At the moment in Ireland there are a number of much needed treatment drugs for varying types of illnesses being held up by the NCPE because of the cost burden.

But for Jillian and for the many people that she knows who have been left devastated by this latest blow, Orkambi could mean the difference between life and death.

As a result of clinical trials, Jillian had access to Orkambi for the last two years, however she has a five week supply left and does not know what will happen after that.

“If the HSE was looking at the bigger picture on this, they would realise that patients like me who are going to benefit from Orkambi are going to cost the HSE a hell of a lot less than the actual cost of Orkambi,” she added.

“It is just so disappointing that this has happened.”
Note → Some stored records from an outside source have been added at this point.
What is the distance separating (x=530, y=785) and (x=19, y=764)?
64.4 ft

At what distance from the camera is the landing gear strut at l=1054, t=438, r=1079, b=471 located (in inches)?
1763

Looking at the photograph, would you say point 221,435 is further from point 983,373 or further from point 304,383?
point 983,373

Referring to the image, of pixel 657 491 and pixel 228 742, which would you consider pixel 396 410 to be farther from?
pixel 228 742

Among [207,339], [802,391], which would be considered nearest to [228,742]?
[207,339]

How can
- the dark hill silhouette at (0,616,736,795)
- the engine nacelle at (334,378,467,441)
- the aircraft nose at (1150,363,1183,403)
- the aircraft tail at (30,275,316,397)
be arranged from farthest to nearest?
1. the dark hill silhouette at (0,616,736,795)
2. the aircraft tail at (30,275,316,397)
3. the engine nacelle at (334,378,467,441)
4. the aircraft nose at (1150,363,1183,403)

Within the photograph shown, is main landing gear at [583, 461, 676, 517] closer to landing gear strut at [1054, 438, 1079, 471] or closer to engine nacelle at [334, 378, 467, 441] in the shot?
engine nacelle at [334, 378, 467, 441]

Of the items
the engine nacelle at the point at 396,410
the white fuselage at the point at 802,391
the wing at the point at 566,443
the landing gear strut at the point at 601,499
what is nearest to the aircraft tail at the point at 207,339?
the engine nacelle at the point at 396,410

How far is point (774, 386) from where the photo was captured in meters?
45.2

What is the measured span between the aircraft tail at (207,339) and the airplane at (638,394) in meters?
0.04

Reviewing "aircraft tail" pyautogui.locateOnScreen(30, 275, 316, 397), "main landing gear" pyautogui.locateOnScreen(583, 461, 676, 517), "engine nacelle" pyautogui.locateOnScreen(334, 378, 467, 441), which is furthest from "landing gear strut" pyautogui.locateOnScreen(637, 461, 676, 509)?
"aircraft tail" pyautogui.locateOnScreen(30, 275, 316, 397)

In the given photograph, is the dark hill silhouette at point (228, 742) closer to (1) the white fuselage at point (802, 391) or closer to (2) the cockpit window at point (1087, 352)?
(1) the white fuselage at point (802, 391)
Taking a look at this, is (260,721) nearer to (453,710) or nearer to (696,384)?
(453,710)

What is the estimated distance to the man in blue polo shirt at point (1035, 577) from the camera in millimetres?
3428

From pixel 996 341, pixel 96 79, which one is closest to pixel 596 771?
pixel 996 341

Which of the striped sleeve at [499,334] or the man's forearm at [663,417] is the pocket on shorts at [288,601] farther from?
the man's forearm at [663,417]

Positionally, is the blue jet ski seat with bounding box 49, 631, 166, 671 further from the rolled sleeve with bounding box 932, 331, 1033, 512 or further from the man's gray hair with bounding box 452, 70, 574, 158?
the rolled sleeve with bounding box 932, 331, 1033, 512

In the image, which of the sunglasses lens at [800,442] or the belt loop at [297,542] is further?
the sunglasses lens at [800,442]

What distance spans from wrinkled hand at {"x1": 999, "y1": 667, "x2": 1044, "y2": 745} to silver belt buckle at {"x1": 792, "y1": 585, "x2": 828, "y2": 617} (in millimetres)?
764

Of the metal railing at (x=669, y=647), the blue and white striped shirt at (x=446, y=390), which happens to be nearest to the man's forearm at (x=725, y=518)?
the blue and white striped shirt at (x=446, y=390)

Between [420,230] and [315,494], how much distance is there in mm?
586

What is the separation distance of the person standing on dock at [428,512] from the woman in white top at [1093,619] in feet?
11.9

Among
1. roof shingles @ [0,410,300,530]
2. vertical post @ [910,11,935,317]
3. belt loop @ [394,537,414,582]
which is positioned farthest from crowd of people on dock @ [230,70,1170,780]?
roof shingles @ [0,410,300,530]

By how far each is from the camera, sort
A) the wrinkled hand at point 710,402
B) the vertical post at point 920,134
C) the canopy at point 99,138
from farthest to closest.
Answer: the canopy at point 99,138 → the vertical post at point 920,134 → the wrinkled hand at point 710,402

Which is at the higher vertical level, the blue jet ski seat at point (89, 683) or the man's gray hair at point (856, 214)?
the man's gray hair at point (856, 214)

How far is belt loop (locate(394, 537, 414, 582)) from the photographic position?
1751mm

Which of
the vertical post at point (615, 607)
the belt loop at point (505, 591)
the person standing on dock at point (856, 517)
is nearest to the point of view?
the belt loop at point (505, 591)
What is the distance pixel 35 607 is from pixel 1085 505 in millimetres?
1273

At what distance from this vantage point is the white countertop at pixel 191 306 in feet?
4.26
While admitting that she had not been speaking to the Minister for Health Simon Harris or Finian McGrath about the matter since the news broke on Wednesday, Ms McNulty said that she remained hopeful of meeting them in the coming days to highlight the importance for CF patients of providing funding for Orkambi.

“There is room for negotiations and that is probably the best option for us at the moment,” continued Ms McNulty who recently spent six weeks in hospital after she became ill.

“It is not a flat out no, but things won’t change overnight and the problem is that people who have CF do not have that time.

“Discussions will have to take place with the drugs company to see if they can reduce the costs - that would be a start, but for me personally Orkambi has transformed my life.

“If I hadn’t Orkambi when I became seriously ill a couple of months ago, I probably wouldn’t have made it, so that should be enough for the HSE and NCPE to realise how important and necessary this drug really is.”